Thank you for this! I never knew I should not use dev and deploy for the same stage. It ended up tearing down and spinning up my CloudFront (disabled for DEV env now) which takes AGES!
@JokersLaught5 күн бұрын
Thanks for the video. I’d like to see more advanced videos or building full example apps etc. 🙌🏼
@jay_air4 күн бұрын
Yup working on it!
@scvramella4 күн бұрын
Thanks Jay! One suggestion that I have is creating a golden sample for enterprise setups. As of now, SST has a great guide on how to set up an AWS account (Identity Center, SSO, etc.) and monorepos aggregating multiple services. That is great for most use cases, but many enterprise clients run their services on a multi-account setup (one account per team or service), and separate Github repos for each service. If you could document what is SST's recommended approach to those requirements, it would be great. A suggested scenario: typical e-commerce app with 2-3 separate services (nothing fancy on business code, it's just to have a basic structure), each deployed to a separate account, on their own Github repo, an account for shared resources (e.g. event bridge bus), sharing common code, etc. I think it'll help us developers to advocate SST even more internally at our companies, that tend to be more rigid in terms of how's everything structured. WDYT?
@jay_air4 күн бұрын
@@scvramella Yeah we want to cover more setups. So you have separate services that are deployed to separate accounts and come from their own repos? In this case this would be separate SST apps right?
@scvramella4 күн бұрын
@ Yeah, I had in mind separate SST apps, each representing an independent service. In the e-commerce example that I gave, you could have 2 SST apps - Orders and Deliveries. Each would have their own Github, and deploy to their own AWS accounts. I’m curious how you recommend that kind of setup, how to share infra (e.g. both services can share an event bus, or a DDB table, etc.), how to share common code. The e-commerce is just an hypothetical scenario, I’m more interested in the concept.

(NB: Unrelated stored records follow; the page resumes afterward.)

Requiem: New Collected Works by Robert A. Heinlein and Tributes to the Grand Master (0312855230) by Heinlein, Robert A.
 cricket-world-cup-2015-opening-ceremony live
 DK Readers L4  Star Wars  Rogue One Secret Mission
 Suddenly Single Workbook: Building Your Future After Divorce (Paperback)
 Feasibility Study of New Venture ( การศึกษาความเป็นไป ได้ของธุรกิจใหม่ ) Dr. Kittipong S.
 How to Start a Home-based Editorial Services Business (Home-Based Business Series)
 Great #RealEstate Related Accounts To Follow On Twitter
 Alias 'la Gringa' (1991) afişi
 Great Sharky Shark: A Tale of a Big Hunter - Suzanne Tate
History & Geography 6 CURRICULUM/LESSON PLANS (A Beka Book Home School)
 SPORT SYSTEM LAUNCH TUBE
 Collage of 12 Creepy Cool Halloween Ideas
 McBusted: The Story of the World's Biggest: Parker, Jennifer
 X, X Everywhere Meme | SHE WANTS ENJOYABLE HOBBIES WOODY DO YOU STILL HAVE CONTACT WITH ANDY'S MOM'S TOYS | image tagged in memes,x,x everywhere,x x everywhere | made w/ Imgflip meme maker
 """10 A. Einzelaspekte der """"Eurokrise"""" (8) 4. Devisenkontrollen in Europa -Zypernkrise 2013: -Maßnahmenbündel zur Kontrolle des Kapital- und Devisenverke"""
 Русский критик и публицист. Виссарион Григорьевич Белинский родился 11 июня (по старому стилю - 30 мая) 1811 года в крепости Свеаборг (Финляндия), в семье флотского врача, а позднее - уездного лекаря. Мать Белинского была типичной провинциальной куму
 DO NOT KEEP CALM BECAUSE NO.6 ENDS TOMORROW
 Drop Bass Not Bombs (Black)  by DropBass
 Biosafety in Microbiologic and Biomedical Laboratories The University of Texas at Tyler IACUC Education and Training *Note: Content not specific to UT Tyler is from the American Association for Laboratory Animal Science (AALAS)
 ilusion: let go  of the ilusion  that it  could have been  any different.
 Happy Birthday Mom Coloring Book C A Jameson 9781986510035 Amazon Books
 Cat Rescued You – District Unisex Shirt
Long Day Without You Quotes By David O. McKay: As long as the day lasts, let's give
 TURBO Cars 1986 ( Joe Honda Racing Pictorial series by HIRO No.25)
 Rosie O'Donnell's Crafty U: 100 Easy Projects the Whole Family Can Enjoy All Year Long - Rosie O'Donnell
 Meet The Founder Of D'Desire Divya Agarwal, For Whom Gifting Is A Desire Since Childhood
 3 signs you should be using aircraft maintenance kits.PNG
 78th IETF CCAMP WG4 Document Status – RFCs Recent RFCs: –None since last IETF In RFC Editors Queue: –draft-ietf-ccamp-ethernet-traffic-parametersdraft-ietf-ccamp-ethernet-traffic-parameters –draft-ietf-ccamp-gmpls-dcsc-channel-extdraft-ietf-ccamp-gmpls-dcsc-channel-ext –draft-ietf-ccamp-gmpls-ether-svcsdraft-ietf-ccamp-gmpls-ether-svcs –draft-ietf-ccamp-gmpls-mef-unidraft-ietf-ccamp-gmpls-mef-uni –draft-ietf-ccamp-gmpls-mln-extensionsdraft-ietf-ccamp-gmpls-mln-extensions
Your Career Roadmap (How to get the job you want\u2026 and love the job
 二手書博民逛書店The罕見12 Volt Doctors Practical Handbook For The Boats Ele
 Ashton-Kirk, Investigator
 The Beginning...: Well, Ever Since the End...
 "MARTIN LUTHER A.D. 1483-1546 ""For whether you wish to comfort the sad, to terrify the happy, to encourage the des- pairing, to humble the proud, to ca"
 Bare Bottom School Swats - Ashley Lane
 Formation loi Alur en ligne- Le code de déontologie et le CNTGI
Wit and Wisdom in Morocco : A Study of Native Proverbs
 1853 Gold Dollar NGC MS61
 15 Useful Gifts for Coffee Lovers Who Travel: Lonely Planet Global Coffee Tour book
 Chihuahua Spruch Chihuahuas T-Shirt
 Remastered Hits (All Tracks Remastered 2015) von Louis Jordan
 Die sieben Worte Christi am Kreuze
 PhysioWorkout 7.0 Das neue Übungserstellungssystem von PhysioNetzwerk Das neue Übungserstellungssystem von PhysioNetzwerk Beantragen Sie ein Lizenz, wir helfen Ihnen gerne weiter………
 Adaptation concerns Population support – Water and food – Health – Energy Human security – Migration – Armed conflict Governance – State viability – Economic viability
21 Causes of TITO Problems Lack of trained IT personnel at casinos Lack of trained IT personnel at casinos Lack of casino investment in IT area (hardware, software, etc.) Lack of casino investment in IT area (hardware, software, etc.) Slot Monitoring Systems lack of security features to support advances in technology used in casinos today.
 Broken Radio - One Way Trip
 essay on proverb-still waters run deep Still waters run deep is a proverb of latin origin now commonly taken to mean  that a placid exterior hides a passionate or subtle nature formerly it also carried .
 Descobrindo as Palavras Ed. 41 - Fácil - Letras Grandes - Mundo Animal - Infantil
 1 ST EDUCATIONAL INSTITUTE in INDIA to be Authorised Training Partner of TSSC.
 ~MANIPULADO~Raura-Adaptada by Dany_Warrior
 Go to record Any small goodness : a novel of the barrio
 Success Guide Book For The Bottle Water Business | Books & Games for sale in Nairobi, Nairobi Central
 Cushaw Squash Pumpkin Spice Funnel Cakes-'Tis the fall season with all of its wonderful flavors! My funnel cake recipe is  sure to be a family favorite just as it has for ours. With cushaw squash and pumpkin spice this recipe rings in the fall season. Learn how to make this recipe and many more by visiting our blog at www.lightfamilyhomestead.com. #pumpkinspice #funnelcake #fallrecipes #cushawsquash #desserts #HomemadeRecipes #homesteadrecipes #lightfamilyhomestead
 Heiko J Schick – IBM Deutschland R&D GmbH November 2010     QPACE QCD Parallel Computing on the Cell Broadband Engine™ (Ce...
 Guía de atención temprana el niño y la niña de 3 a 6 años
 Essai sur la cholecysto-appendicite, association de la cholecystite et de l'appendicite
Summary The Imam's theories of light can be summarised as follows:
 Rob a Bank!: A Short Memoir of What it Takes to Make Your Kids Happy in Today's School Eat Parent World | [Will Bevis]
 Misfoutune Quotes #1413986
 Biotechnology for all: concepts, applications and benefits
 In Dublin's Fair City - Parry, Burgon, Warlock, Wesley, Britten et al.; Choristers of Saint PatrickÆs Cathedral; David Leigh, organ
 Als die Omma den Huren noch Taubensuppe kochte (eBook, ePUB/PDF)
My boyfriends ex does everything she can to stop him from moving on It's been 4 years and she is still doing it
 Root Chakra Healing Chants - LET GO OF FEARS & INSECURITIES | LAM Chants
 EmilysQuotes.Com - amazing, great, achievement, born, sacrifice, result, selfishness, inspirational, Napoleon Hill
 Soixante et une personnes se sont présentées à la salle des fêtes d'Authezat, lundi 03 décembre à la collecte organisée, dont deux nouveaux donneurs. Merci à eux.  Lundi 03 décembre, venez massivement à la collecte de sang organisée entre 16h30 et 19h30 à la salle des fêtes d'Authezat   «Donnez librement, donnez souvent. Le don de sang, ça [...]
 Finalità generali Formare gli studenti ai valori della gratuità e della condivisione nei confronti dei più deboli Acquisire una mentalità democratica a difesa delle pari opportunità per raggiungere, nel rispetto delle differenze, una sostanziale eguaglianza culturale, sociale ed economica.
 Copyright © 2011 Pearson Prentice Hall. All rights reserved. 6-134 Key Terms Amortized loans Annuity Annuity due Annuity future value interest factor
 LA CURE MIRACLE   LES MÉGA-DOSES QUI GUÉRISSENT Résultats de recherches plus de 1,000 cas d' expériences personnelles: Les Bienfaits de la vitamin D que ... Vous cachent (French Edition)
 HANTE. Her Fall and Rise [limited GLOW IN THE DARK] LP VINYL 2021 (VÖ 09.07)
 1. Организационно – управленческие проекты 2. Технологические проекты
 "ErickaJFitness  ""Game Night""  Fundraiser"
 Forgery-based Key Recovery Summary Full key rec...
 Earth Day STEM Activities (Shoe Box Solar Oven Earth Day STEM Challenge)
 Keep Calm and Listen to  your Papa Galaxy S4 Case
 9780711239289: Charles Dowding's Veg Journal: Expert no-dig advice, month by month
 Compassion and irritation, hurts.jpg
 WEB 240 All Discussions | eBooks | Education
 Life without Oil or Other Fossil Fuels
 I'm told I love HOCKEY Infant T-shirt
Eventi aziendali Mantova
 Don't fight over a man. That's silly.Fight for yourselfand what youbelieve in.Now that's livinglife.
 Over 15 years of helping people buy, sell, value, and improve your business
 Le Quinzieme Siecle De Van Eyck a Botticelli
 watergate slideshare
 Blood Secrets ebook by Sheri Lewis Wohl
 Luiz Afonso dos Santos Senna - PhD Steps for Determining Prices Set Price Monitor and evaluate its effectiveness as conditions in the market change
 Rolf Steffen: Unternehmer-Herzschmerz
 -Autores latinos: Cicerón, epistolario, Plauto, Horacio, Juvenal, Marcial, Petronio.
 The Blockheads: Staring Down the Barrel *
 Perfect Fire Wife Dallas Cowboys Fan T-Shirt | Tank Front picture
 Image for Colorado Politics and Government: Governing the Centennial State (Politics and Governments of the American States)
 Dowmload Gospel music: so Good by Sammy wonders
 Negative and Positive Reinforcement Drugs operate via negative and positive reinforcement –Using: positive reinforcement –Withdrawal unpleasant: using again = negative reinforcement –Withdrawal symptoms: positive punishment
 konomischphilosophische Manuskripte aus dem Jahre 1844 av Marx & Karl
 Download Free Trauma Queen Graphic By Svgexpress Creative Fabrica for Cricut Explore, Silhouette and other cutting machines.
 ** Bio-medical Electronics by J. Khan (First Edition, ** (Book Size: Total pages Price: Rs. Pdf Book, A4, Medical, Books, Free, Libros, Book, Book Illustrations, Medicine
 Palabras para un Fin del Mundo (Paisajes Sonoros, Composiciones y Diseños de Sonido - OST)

@kambaalayashwanth1235 күн бұрын
Thank you for this info, I faced this running deploy and dev on the same stage, wired behaviour
@crampssss7 сағат бұрын
Hi @ 4:49 you mentioned that with `sst dev` the resources created would be teared down. When exactly does this happen? Cause when I exit out of `sst dev`, the resources I created are still there. There's no clean up happening.
@alejandrombc4 күн бұрын
How do I use the bastion to use another resources like elasticache?, it proxy all traffic to it?, or just specific ports? Is there an option to do the same with v2? (Without using client vpn 😢)
@jay_air3 күн бұрын
It should work for other resources too. Nah this is for v3 only.
@alejandrombc3 күн бұрын
@@jay_air Thank you!. And how would you implement this for v2? (not necessarly with sst itself, but with normal aws resources to achieve the same behavior)
@jay_air3 күн бұрын
@@alejandrombc Well for the infrastructure you'd need an EC2 instance with a bastion host on it. But the CLI needs to create a network interface on the local machine to forward traffic there.
@Boha3624 күн бұрын
Wait. What about postgres?
@jay_air4 күн бұрын
In this example (and by default) Postgres is deployed even in dev mode. You can change this by passing in a `dev` prop. I might cover that setup separately.